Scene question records
···
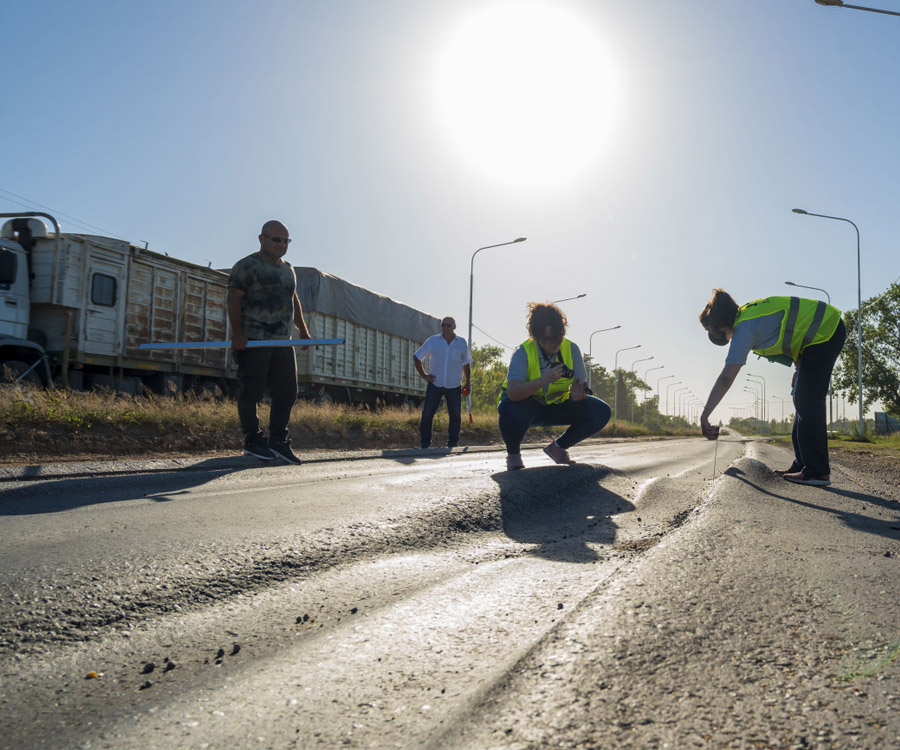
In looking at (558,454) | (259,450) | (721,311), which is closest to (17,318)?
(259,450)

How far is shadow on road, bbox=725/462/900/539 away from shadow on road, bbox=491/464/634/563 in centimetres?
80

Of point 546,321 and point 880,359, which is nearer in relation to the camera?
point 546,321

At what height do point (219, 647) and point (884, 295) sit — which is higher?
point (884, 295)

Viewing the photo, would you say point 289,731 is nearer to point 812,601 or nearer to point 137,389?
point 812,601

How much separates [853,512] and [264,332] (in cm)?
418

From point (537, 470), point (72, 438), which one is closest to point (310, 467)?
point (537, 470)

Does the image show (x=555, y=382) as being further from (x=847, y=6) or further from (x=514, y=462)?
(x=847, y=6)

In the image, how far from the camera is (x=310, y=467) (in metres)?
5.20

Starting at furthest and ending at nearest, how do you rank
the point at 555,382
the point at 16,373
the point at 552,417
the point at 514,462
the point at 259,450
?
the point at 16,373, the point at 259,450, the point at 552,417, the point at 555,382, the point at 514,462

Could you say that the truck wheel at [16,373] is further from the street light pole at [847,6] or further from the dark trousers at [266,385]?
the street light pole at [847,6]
···
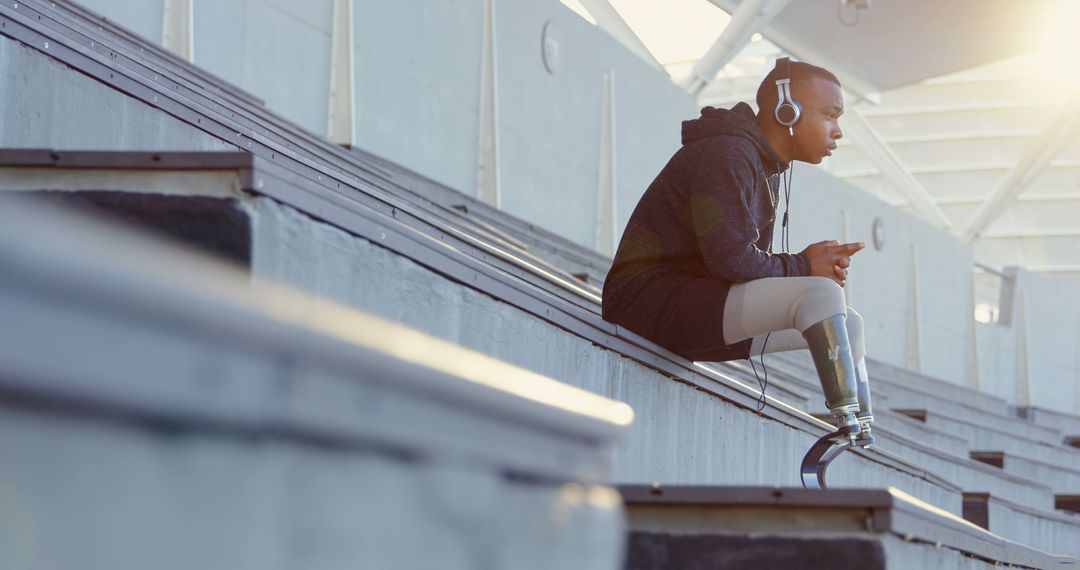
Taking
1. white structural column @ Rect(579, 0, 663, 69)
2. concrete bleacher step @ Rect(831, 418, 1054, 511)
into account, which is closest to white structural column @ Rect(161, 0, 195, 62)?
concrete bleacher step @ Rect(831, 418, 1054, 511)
···
List every line of the entries above that contains the word "structural".

ANSWER TO THE PROBLEM:
1. white structural column @ Rect(579, 0, 663, 69)
into account, which is closest to white structural column @ Rect(161, 0, 195, 62)?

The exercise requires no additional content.